The narrator of Etched On Me, Lesley, is an extraordinarily fierce music lover, never without her anxiety-soothing headphones, toting her guitar case everywhere from hospital rooms to Moscow Metro stations. Her favorite mix is one she calls “Best of the Screaming Women,” about whose genesis she has this to say:
“I’d made [it] mainly to annoy the shit out of my mum, but also because I reckoned that if I couldn’t scream, the next best thing was to let some other woman with a strong voice do it on my behalf.”
Here, with annotations, is Lesley’s’s Best of the Screaming Women.
#1. “Leave It Open,” Kate Bush (iTunes link)
The first track Lesley listens to after running away from home, alone in her room at a grungy hostel. Taken from Kate’s 1982 art-rock masterpiece The Dreaming (“that ancient album with her about to kiss Houdini on the cover”), it’s a distorted-vocal plea to let “weirdness” in. (“Not like I couldn’t relate to that idea, right?” Lesley says dryly.)
2. “Get Out Of My House,” Kate Bush (iTunes link)
The track Lesley has to skip in her darkest moments, and no wonder: the song is five minutes of pure terror, full of a woman’s stuttered screams and pleas for a male ghost to leave her.
3. “Sour Times,” Portishead (iTunes link)
Lesley’s “chillaxed” trip-hop calm-down song, during which she imagines a grown-up future in which she leaves the hostel behind and spends her nights relaxing at trendy cafes, being served balsamic-glazed salmon by tattooed waitresses.
4. “Suspended In Gaffa,” Kate Bush (iTunes link)
After Lesley chops off her hair with kitchen shears, this is the self-deprecating song she hears when she finally sees her botched handiwork. (“That girl in the mirror, between you and me/She don’t stand a chance at getting anywhere at all.”)

(Stored data entries)
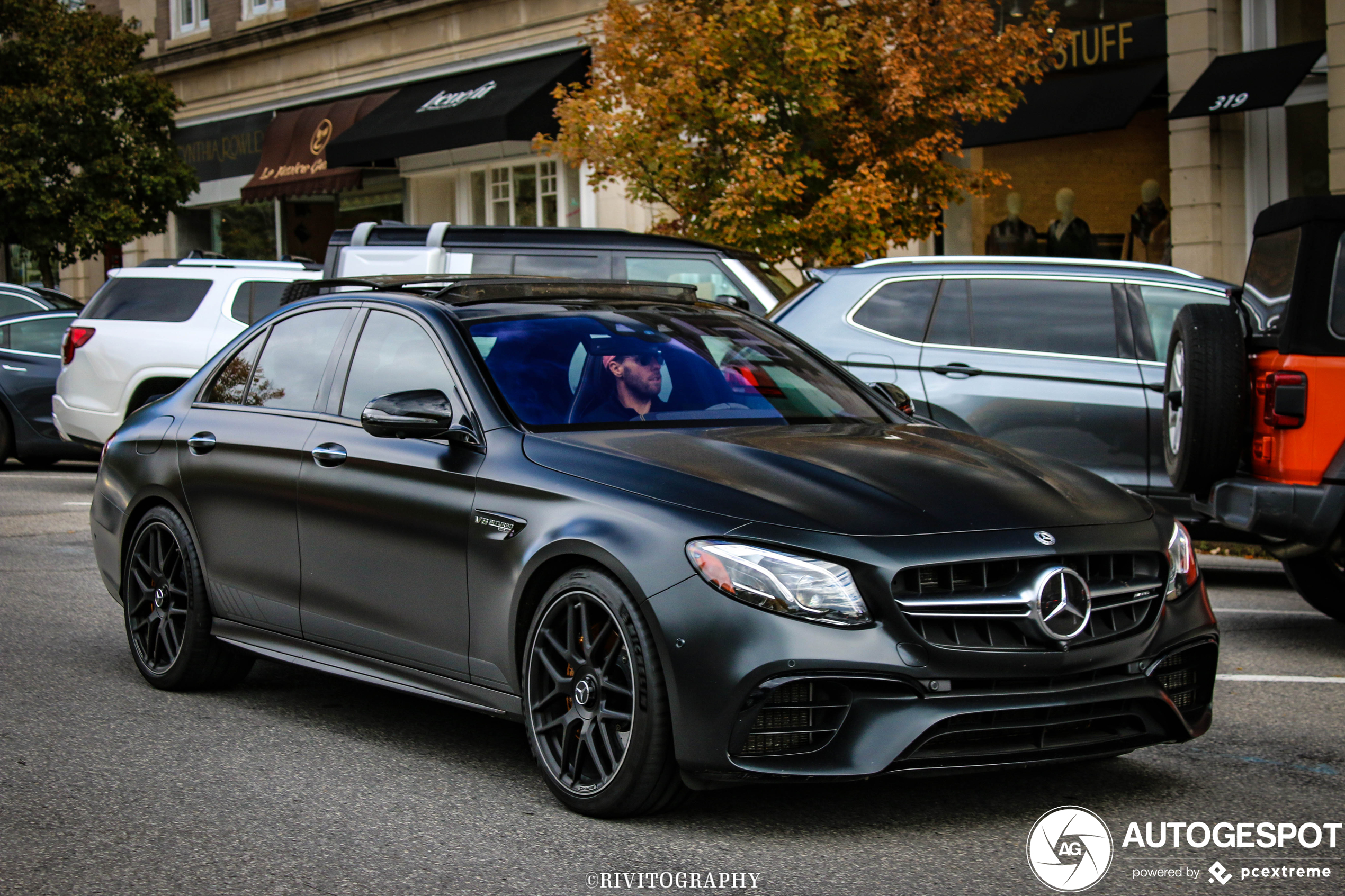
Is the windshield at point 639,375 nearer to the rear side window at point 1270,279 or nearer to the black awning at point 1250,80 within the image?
the rear side window at point 1270,279

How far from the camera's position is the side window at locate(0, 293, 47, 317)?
18578mm

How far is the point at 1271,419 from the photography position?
6.91m

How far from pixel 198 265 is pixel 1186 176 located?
1028 centimetres

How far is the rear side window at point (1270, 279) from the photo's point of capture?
694 cm

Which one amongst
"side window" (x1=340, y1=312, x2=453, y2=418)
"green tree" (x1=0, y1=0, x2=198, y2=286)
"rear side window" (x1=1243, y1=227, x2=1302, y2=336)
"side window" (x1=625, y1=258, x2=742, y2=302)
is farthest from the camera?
"green tree" (x1=0, y1=0, x2=198, y2=286)

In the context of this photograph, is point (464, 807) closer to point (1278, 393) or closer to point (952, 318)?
point (1278, 393)

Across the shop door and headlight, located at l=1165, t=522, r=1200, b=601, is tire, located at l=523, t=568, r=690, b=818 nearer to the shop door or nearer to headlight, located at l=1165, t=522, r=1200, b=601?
headlight, located at l=1165, t=522, r=1200, b=601

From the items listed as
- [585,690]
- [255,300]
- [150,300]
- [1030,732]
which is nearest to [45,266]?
[150,300]

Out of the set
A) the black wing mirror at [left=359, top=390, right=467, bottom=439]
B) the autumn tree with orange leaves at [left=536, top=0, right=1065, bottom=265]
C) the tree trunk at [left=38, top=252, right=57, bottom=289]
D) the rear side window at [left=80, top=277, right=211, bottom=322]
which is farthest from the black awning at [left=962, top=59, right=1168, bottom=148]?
the tree trunk at [left=38, top=252, right=57, bottom=289]

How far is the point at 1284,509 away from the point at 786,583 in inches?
135

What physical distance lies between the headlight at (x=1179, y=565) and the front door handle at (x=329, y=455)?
282cm

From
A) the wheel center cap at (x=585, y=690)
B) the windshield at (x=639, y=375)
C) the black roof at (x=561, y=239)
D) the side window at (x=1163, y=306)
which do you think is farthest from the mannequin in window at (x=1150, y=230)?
the wheel center cap at (x=585, y=690)

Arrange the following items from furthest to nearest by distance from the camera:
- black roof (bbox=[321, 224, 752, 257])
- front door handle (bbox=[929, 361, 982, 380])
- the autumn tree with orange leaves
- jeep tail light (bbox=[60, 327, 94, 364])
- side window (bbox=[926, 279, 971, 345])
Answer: the autumn tree with orange leaves → jeep tail light (bbox=[60, 327, 94, 364]) → black roof (bbox=[321, 224, 752, 257]) → side window (bbox=[926, 279, 971, 345]) → front door handle (bbox=[929, 361, 982, 380])

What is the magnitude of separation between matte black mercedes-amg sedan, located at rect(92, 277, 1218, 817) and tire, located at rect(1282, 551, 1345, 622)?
3037 millimetres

▸ **Exercise brief**
Go on with the annotated list of Lesley's "Best of the Screaming Women" mix from where it stops.

▸ **Response**
5. “Breathing,” Kate Bush (iTunes link)
This track is a 1980s Cold War cry for nuclear disarmament, but Lesley cites its directive to “breathe in deep” as a reminder of mindfulness meditation rather than one of “chips of plutonium a-twinkling in every lung.”
6. “Human Behavior,” Bjork (iTunes link)
When Lesley isn’t making Toblerone fondue for her adoptive family the Kremskys, she’s transposing this alternative-meets-electronica classic for acoustic guitar.
7. “And Dream of Sheep,” Kate Bush (iTunes link)
This quiet, poignant piano ballad about a woman adrift at sea is both Lesley’s soundtrack for a suicide attempt and a lullaby she sings to her infant daughter.
Bonus Tracks!
Not on Lesley’s playlist, but mentioned in the book nonetheless:
“Don’t Know Why,” Norah Jones (iTunes link)
During art therapy, Lesley’s soon-to-be-girlfriend Clare outs herself by commenting, “Oh, Norah. You’d never wonder why you didn’t come if you’d gone home with me.”
“All The Things She Said,” tATu (iTunes link)
Lesley makes a killing playing this “kitschy, shrieky song made popular by a pair of faux lesbian Russian teenagers” while busking in the Moscow Metro.